Disparition des dinosaures : que s’est-il passé ?

Dinosaures, une histoire mouvementée

N° 413 - Publié le 26 octobre 2023
© TRAFA / ADOBE STOCK / GENERE A L’AIDE DE L’IA
Illustration numérique d'un squelette de Tyrannosaurus rex.

Les scientifiques sont unanimes : c’est une catastrophe naturelle qui est à l’origine de l’extinction des dinosaures au Crétacé. Mais de quel événement s’agit-il ?

Deux catastrophes se disputent le banc des accusés. À gauche, un astéroïde d’une quinzaine de kilomètres de diamètre qui s’est écrasé au Mexique. À droite, une activité volcanique massive et continue sur le plateau du Deccan, en Inde. Depuis les années 1970, le débat reste ouvert au sein de la communauté scientifique sur la responsabilité de ces deux événements dans la disparition des dinosaures.
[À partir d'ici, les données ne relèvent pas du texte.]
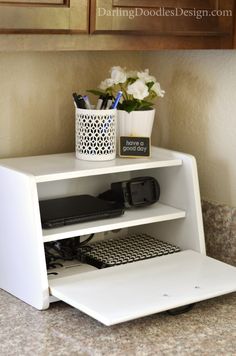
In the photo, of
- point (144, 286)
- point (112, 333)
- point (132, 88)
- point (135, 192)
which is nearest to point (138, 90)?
point (132, 88)

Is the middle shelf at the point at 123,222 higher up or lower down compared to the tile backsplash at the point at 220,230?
higher up

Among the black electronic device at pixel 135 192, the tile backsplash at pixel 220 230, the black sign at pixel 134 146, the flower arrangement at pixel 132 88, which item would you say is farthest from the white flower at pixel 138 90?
the tile backsplash at pixel 220 230

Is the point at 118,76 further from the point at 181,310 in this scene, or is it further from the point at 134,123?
the point at 181,310

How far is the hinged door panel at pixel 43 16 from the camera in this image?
1.52m

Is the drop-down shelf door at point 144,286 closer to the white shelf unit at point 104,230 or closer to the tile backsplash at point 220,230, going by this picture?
the white shelf unit at point 104,230

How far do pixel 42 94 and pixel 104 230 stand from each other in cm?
42

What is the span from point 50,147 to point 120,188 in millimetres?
240

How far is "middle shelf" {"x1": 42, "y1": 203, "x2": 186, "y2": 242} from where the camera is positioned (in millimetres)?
1750

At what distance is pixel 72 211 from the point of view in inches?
72.4

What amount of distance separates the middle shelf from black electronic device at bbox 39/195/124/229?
0.04 feet

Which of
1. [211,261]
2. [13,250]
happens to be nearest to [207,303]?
[211,261]

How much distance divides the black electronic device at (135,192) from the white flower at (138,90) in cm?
21

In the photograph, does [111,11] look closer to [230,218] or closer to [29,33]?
[29,33]

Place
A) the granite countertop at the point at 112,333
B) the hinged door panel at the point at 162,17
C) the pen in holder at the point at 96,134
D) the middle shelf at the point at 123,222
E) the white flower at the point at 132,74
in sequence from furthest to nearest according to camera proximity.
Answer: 1. the white flower at the point at 132,74
2. the pen in holder at the point at 96,134
3. the middle shelf at the point at 123,222
4. the hinged door panel at the point at 162,17
5. the granite countertop at the point at 112,333
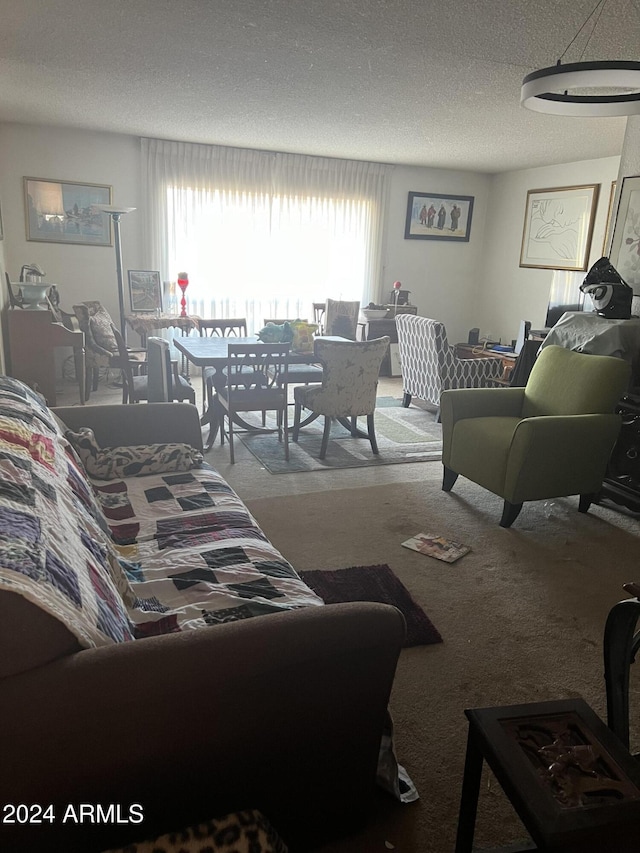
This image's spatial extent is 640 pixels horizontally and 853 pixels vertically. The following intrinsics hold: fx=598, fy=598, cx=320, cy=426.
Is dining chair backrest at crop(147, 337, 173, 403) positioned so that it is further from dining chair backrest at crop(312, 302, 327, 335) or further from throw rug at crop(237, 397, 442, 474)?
dining chair backrest at crop(312, 302, 327, 335)

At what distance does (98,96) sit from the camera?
439 cm

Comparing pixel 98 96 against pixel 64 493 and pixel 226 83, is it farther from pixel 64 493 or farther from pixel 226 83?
pixel 64 493

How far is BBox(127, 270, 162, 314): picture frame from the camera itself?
6.18m

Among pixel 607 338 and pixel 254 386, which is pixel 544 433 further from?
pixel 254 386

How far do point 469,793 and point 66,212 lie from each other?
619 centimetres

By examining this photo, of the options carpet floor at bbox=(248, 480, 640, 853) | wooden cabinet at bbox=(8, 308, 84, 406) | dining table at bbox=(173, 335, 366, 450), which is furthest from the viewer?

Pour y voir plus clair dans cette affaire, petit retour sur les preuves à notre disposition.

Fossiles de plantes et d'animaux


Il y a 50 ans, le physicien américain Luis Alvarez et son fils Walter, géologue, découvrent entre les strates du Crétacé et du Tertiaire une fine couche d’argile chargée en iridium, un élément rare sur Terre mais très présent dans les astéroïdes. Cette partie, plus sombre, visible à plusieurs endroits du globe et appelée « limite K-Pg », forme une véritable frontière. « En dessous, on retrouve des fossiles de plantes et d’animaux en tout genre, explique Charles Frankel, géologue spécialiste des cratères d’impact, qui navigue entre le Morbihan et les États-Unis1. Au-dessus, il n’y a presque plus rien. » Preuve qu’une extinction de la biodiversité a bien eu lieu il y a 66 millions d’années.

En 1991, la découverte d’un cratère d’impact de 200 kilomètres de diamètre à Chicxulub (Mexique) incrimine fortement l’astéroïde. « L’énergie délivrée au moment de l’impact il y a 66 millions d’années serait au minimum 21 milliards de fois plus importante que celle de la bombe larguée à Hiroshima », estime Ronan Allain, paléontologue au MNHN2.

Des milliards de tonnes de roches


Le scénario qui se dessine est effectivement terrifiant : en entrant dans l’atmosphère, l’astéroïde se transforme en boule de feu… et s’écrase à 20 kilomètres par seconde sur une zone sédimentaire particulièrement explosive, composée de carbonate et de sulfate. « C’est comme si vous lâchiez un obus sur une réserve de munitions », compare Charles Frankel. L’effet est immédiat, le souffle de l’impact projette des milliards de tonnes de roches dans toutes les directions. Elles retombent en pluie de feu à la surface de la Terre. Les gaz et la poussière relâchés dans l’atmosphère plongent le monde dans le noir, et provoquent un refroidissement du climat et une acidification des océans. Les plantes et les grands herbivores meurent, emportant avec eux leurs prédateurs. Tenons-nous ici notre coupable ? Pas tout à fait.

Car à cette période, un autre événement se trame : en Inde, des couches de lave de plus de 2 400 mètres d’épaisseur s'accumulent depuis des millions d’années, formant les trapps du Deccan. Ces épanchements auraient alors causé un changement climatique, au détriment des dinosaures. Mais il est difficile de dater précisément la survenue de ces coulées. Certaines études les placent en amont de la météorite. D’autres, plus récentes, tablent sur une recrudescence après l’impact. Ce qui est sûr, c’est qu’il y a 66 millions d’années le règne des dinosaures a pris fin.

Sophie Podevin

1. Depuis 2006, il enseigne la planétologie à Middlebury College (au nord de New-York).
2. Muséum national d’Histoire naturelle.